Why is it that so many in the Christian Church, especially in the West, live to throw the baby out with the bathwater?

I see this tendency especially from those petrified that God will come along and shake up His Church by doing something they would classify as “weird.” Detail from 'The Resurrection' by Matthias GrünewaldI think that if you took those folks and put them into every biblical scene featuring the miraculous, they’d be quaking with fear with their hands over their eyes. They’d be the ones frozen stiff before the parted Red Sea screaming, “No! You can’t make me go through there!”

So these poor saints live to attack anything that threatens to undo their dusty religiosity. Unfortunately, in too many cases, that “anything” just happens to be God.

Now I perfectly understand the need to filter out heretical and false manifestations, but that’s why the Lord gave us discernment. Blanket condemnation of all such experiences, instinctive in these fearful saints, fails the discernment test. Nowhere in the Scriptures will you find “One bad apple ruins the whole bunch.” (If that were true, I suspect all our churches would be ruined!)

Instead, the Holy Spirit empowers our discernment. The Bible provides some basis for making distinctions between wrong and right, while the Spirit fills in the particulars. This is life in the Spirit, and it requires us to know His voice when He speaks to us in our day to day existence.

This brings us to today’s tossed baby, Christian mysticism.

I don’t know about the baby-tossers, but I can’t read the Bible and not see the mystical. As noted in the passage that starts this post, the Apostle Paul himself thought nothing of mystical experiences, such as being caught up in a heavenly realm where inexpressible realities can be glimpsed. Paul goes so far as to boast about the man who experienced this (likely Paul, as most commentators note).

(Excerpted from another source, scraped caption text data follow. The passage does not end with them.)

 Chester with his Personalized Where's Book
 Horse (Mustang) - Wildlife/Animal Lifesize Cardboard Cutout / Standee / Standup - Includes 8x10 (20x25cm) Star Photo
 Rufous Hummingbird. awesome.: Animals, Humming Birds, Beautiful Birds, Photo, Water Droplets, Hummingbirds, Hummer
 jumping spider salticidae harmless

The prophet Isaiah had a vision of God, the Holy One’s train filling the temple. He saw angels and they symbolically purged his sin with a touch of coal to the lips. Ezekiel glimpsed his famous wheel within a wheel. John fell prostrate before an angelic messenger who delivered a vision of the end of all things. Jacob’s ladder. Abraham entertaining three visitors. The inner sanctum of disciples witnessing Jesus’s transfiguration.

The Bible overflows with the mystical. So how is mysticism bad?

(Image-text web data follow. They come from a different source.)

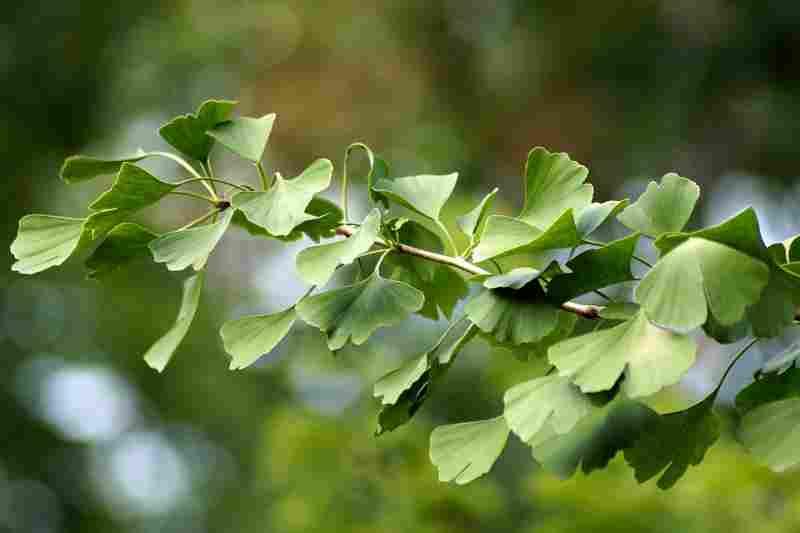 ginko biloba leaves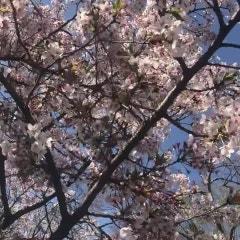희망의 새봄!벗꽃만개한 교토에서비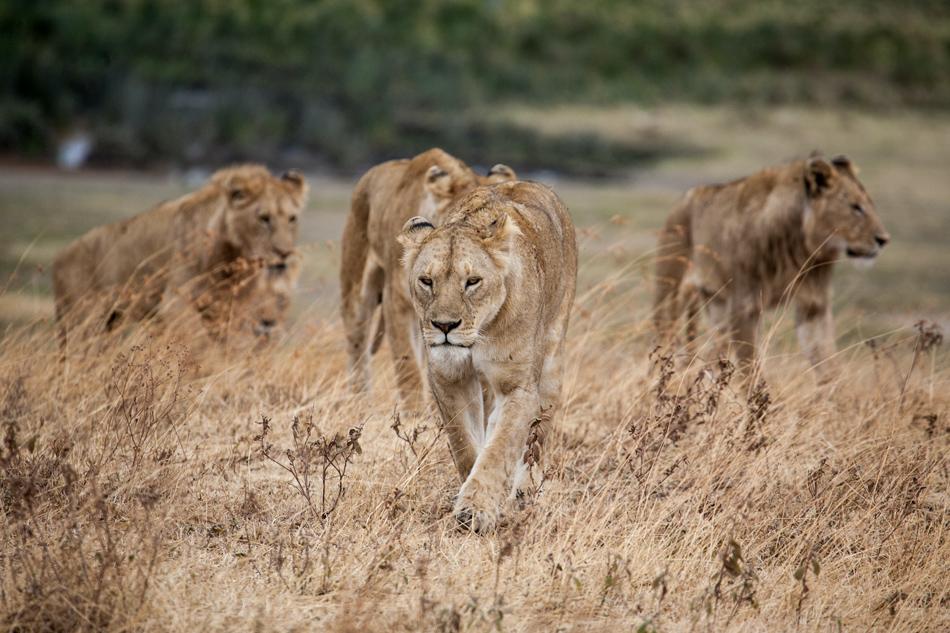 Ngorongoro Krater tanzania leeuwen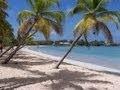 Les Antilles les paysages paradisiaques de Martinique ( l'Ile aux fleurs )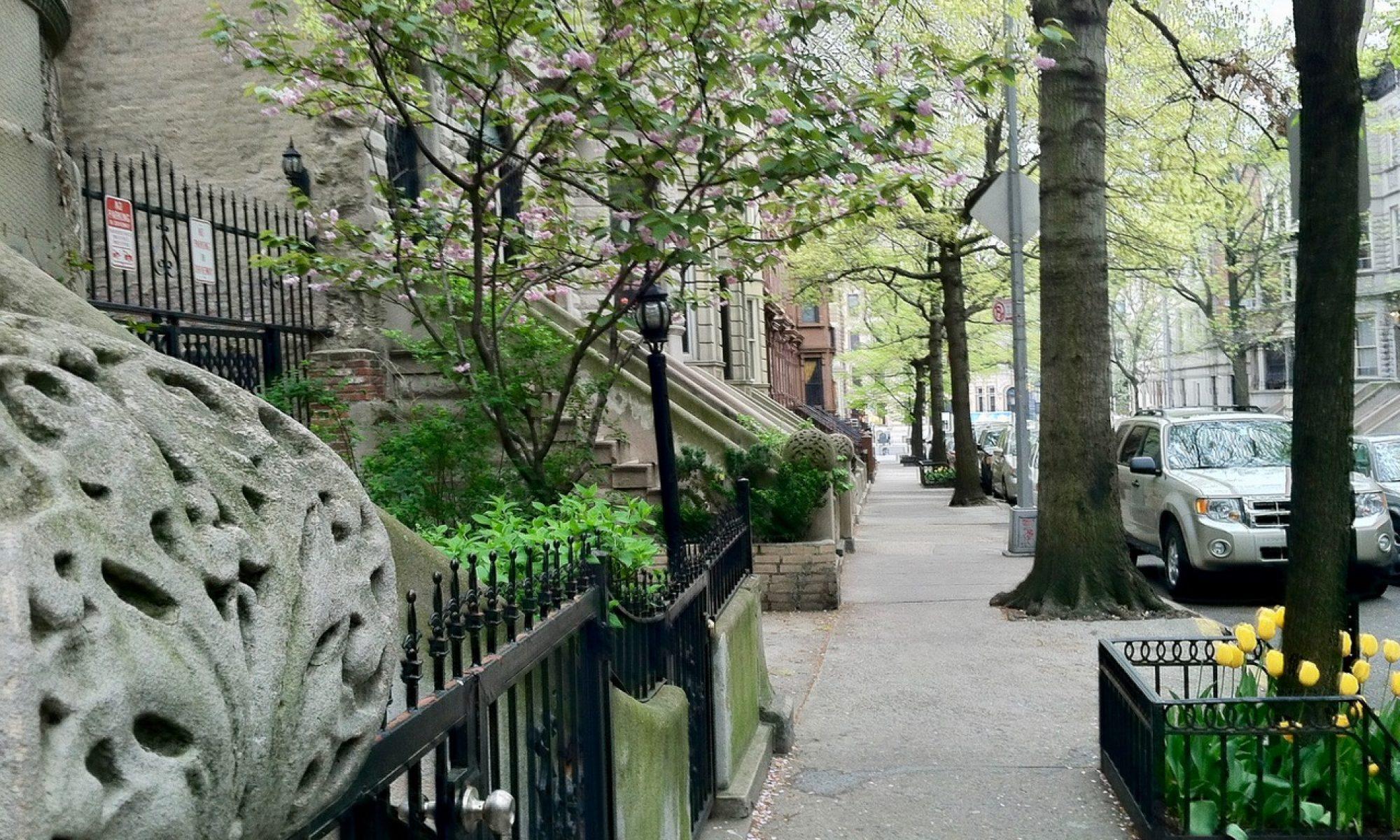 The West 147th Street Block Association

Some would claim that all these things vanished with the death of the Apostle John. That mystical experiences do not happen today.

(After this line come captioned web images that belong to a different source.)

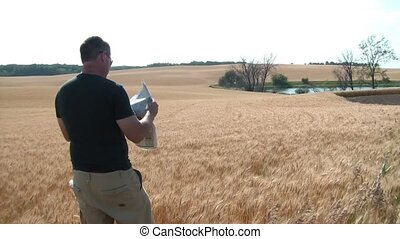 Guy Standing in Wheat Field Reading Newspaper - Man standing...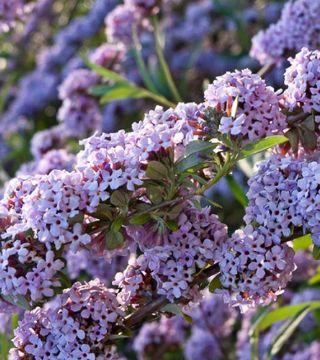 Florile liliacului de varâ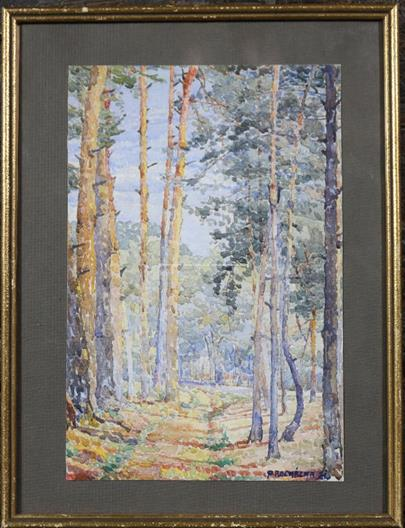 Procházka - V lese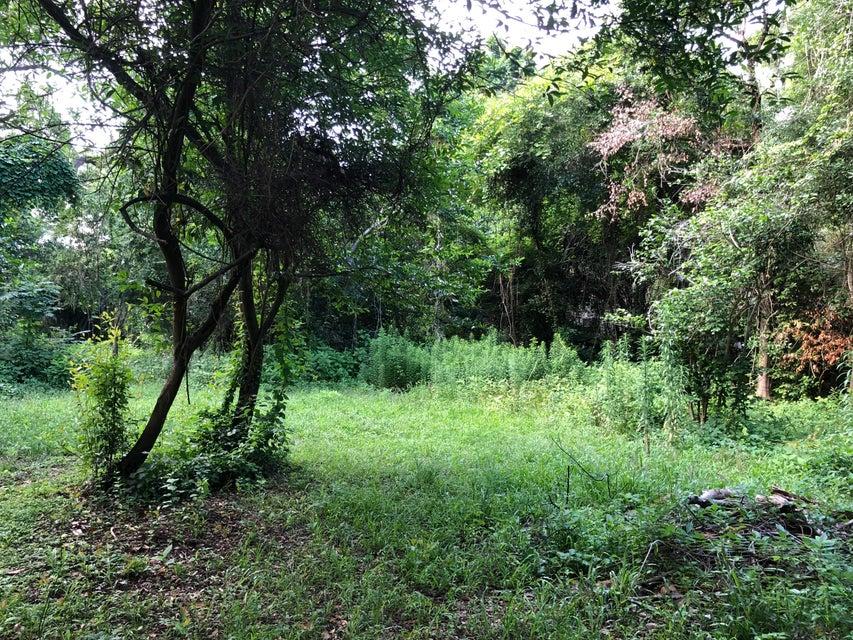 2514 Grace Chapel Road Wadmalaw Island, SC 29487
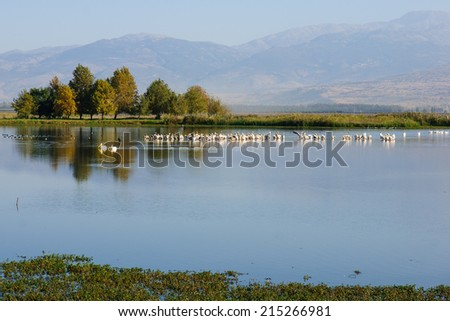 Pelicans and other birds in Agamon Hula bird refuge, Hula Valley, Israel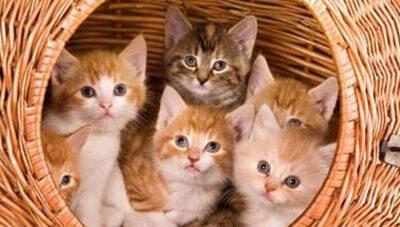 Cat Dream Meanings and Interpretation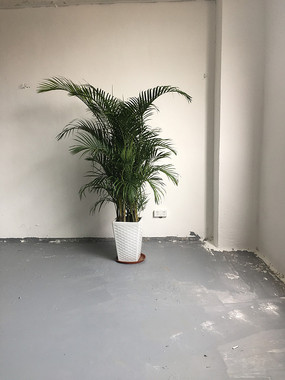 墙角的一盆富贵椰子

Tell that to the Irish, though.

Last weekend, we celebrated St. Patrick’s Day. One could argue that no evangelist exceeded Patrick, for 120,000 conversions are directly tied to his ministry in the Emerald Isle. But to what did Patrick attribute his burning desire to evangelize the Irish?

From a classically mystical source: a dream.

Patrick, ensconced in England, had a dream one night of Irish druids begging him to come preach the Gospel to them. He wasn’t reading the Scriptures for this revelation. He wasn’t down on his knees praying. He dreamed it.

The Bible says this:

But Peter, standing with the eleven, lifted up his voice and addressed them: “Men of Judea and all who dwell in Jerusalem, let this be known to you, and give ear to my words. For these people are not drunk, as you suppose, since it is only the third hour of the day. But this is what was uttered through the prophet Joel: “‘And in the last days it shall be, God declares, that I will pour out my Spirit on all flesh, and your sons and your daughters shall prophesy, and your young men shall see visions, and your old men shall dream dreams; even on my male servants and female servants in those days I will pour out my Spirit, and they shall prophesy.
—Acts 2:14-18

Now as far as I can tell, we’re still in the last days. I think most of us would agree on this. So how is it NOT still true that God will speak to us through dreams and visions? I find it impossible for anyone to argue against the validity of dreams and visions for revelation. Consider what the 120,000 saved through Patrick’s ministry think about mystical revelation through dreams.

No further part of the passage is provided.